Hello! I use the GCN method to process my image data set (Cifar-10), convert each image into a node, and build a graph through knn. I read the minbatch related documentation, implemented minbatch training, and obtained good results. But I encountered some problems. When building graph data, I obtained all node features through process(), which was very time-consuming and resource-consuming. I wish to obtain the node characteristics of the subgraph while iterating the Dataloader.
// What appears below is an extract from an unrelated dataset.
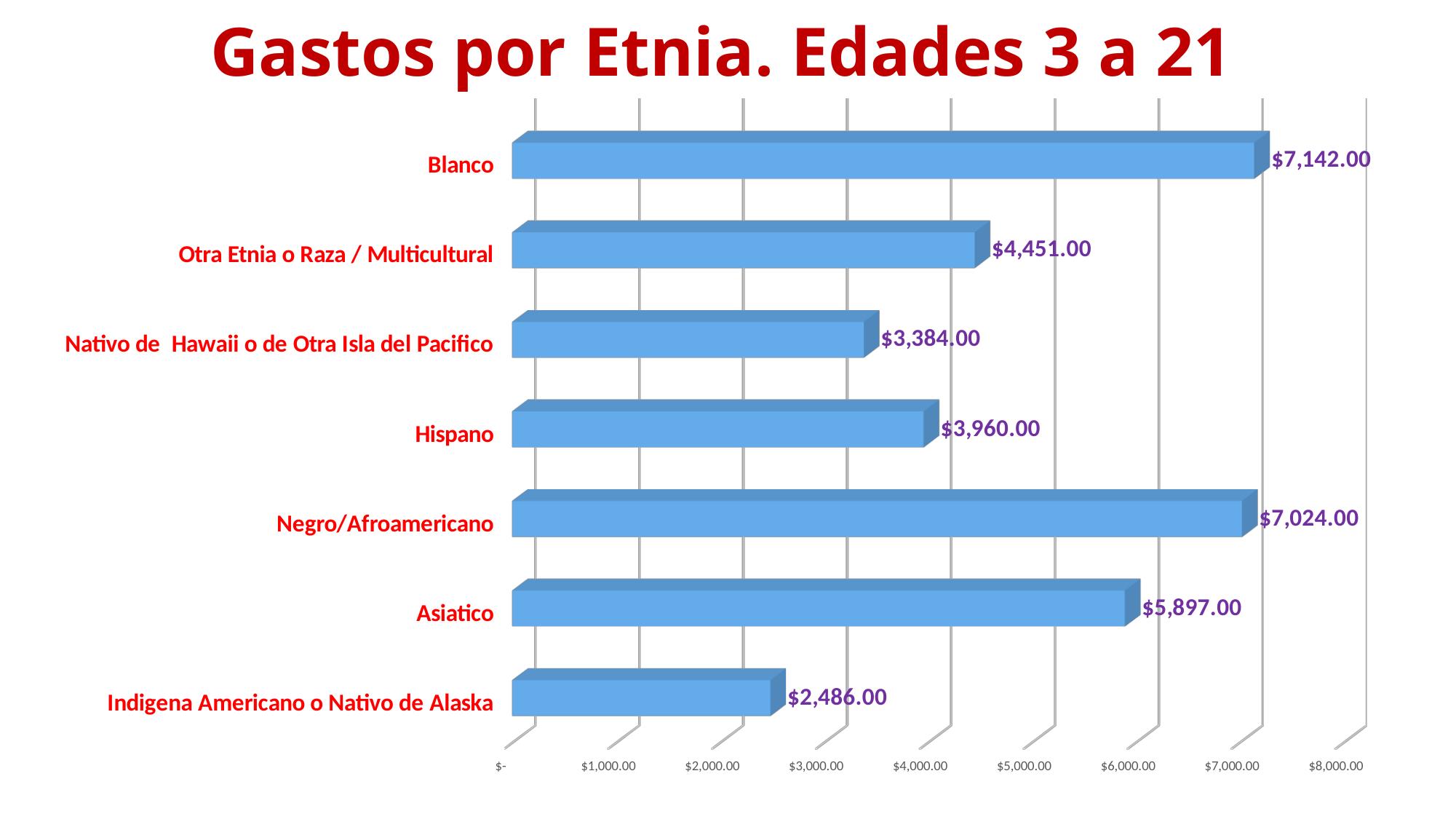
Which category has the highest value? Blanco What kind of chart is shown on the slide? Bar chart What is the value for Blanco? $7,142.00 How many categories are shown in the chart? 7 What is the difference between the values for Blanco and Negro/Afroamericano? $118.00 Which category has the lowest value? Indigena Americano o Nativo de Alaska What is the value for Hispano? $3,960.00 What is the value for Asiatico? $5,897.00 What is the value for Indigena Americano o Nativo de Alaska? $2,486.00 Is the value for Asiatico greater or less than $5,000.00? greater What is the difference between the values for Hispano and Nativo de Hawaii o de Otra Isla del Pacifico? $576.00 Which is larger, the value for Otra Etnia o Raza / Multicultural or the value for Hispano? Otra Etnia o Raza / Multicultural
This is part of my code:

class GraphDataset(DGLDataset):
    super().__init__(name="image2graph")
    def process(self):
        self.get_graph(self.indices)

        images_list, augmented_list, targets_list = self.get_datasets()
        self.graph.ndata['image'] = torch.from_numpy(np.array(images_list))
        self.graph.ndata['label'] = torch.from_numpy((np.array(targets_list)))

    def __getitem__(self, i):
        return self.graph

    def __len__(self):
        return self.graph.num_nodes()

train_graph_dataset = GraphDataset()
sampler = dgl.dataloading.MultiLayerFullNeighborSampler(1)
train_graph_dataloader = dgl.dataloading.DataLoader(train_graph_dataset.graph,
                                                        torch.arange(len(train_graph_dataset)),
                                                        sampler, num_workers=p['num_workers'],
                                                        batch_size=p['batch_size'],
                                                        drop_last=True, shuffle=True)
# training
for i, (input_nodes, output_nodes, blocks) in enumerate(train_loader):
        images = blocks[0].srcdata['image'].cuda(non_blocking=True)
        ...

I will appreciate some advice. 十分感谢。

frozenbugs · September 26, 2023, 12:57pm

Do you mean leave the node feature on disk and fetch the related feature for each subgraph during the iteration?

If so, we don’t have this type of support on dgl, but good news is, the ongoing graphbolt work aims to provide this type of support, see the example here. The work is almost done and we are in the process of wrapping up and providing documentation. If you want to try it, feel free to use our nightly build and try the alpha version.

system · October 26, 2023, 12:58pm

This topic was automatically closed 30 days after the last reply. New replies are no longer allowed.